Domain based Sentiment Analysis in Regional Language-Kannada

DOI : 10.17577/IJERTCONV4IS22024

Download Full-Text PDF Cite this Publication

Text Only Version

Domain based Sentiment Analysis in Regional Language-Kannada

Rohini V

(Mtech)

Dept.of CSE, Don Bosco Institute of Technology,VTU, Bengaluru-74.

Merin Thomas

Asst.Prof, Dept .of CSE, Don Bosco Institute of Technology,VTU, Bengaluru-74.

Dr. Latha .C. A Professor, Dept.of CSE, Global Academy of Technology,VTU,

Bengaluru-98.

Abstract Sentiment analysis (SA) is a research field under natural language processing which deals with the study of analyzing opinions or sentiments in the text. Sentiment analysis has gained its momentum by the increase of social networking sites and availability of huge online data. Data mining helps in extracting knowledge from the huge data. Sentiment analysis is incessant in prominent Languages like English .There is very few research work done in regional languages. This Paper focuses on domain based sentiment analysis in Regional language specific movies and also provide a comparison between analysis using direct Kannada dataset and machine translation in English.

Keywordsfeature extraction, opinion mining, term frequency formatting, decision trees.

  1. INTRODUCTION

    In the current system, research works done in sentiment analysis for regional language such as Hindi, Bengali etc are very few compared to English language. These languages were analyzed by comparing lexicon words using part of speech tagging method. This represents emotions as adjectives pattern suffixed word. These semantic words are rated through machine learning approach. Machine learning includes algorithms such as rule based algorithm, maximum entropy etc. India being multi-linguistic nation sentiment analysis in English forms a drawback. For analyzing the documents or websites that are of particular regional language such as Kannada language, it required to have sentiment analysis by using datasets in Kannada. Websites like newskannada, prajavani, wedunia.com, and oneindianews have reviews in Kannada which has a higher preference than the common languages. Sentiment analysis in Kannada with English translation produces similar results with generic set of sentiment words but does not consider the domain of the text which is the feature of an entity called subjective in sentiment analysis. This approach of domain based sentiment analysis is proposed for Kannada language. The work aims in detecting opinion words respective to a particular domain of interest. This research concentrates in domain movie. The result is explored using decision tree classifier technique along with the sentiment scores of the opinion words from lexicon based approach.

  2. SENTIMENT ANALYSIS

    Sentiment analysis is the task of identifying the orientation of opinion words in a text.

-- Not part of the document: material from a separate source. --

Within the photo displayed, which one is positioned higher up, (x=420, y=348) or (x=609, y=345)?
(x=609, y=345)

Sentiment analysis can be of three levels: document level (such as blog), sentence level (such as comments) and word level. This paper deals with document level Sentiment analysis.

    Sentiment analysis can be classified into two approach lexicon based and machine learning. Lexicon based approach deals with comparing sentiment words with the seed words. Lexicon based has two branches Corpus and Dictionary based approach. Machine Learning is a field wherein the system learns from prior sample examples. Here hybrid methodology is implemented incorporating both lexicon and machine learning techniques.

  3. LITERATURE SURVEY

    Sentiment Analysis based on lexicon approach provide sentiment score in the form of polarities. On occurrence of negation words in a text, simple Lexicon based approach reverses their polarities [1]. Sentiment analysis using Machine Learning approach produces results by either supervised or unsupervised methods. Supervised methods analyze the text by algorithm such as naïve-bayes, maximum entropy [2]. Unsupervised methods follow the point wise mutual information and patterns given by Turneys semantic Orientation method [3]. Lexicon based methods with sentiment polarity produce accurate results compared to bag of words approach. Features are the key attributes in Sentiment analysis, specifying opinions of a user on a particular feature [4]. Sentiment analysis in Hindi language is done using semantic method with a list of Hindi sentiment words and its polarities [5]. Survey of sentiment analysis algorithms in Kannada Language, it compares the algorithms using generic set of words, [6]. Domain based sentiment analysis is achieved by detecting aspects along with opinions for the respective aspects. [7]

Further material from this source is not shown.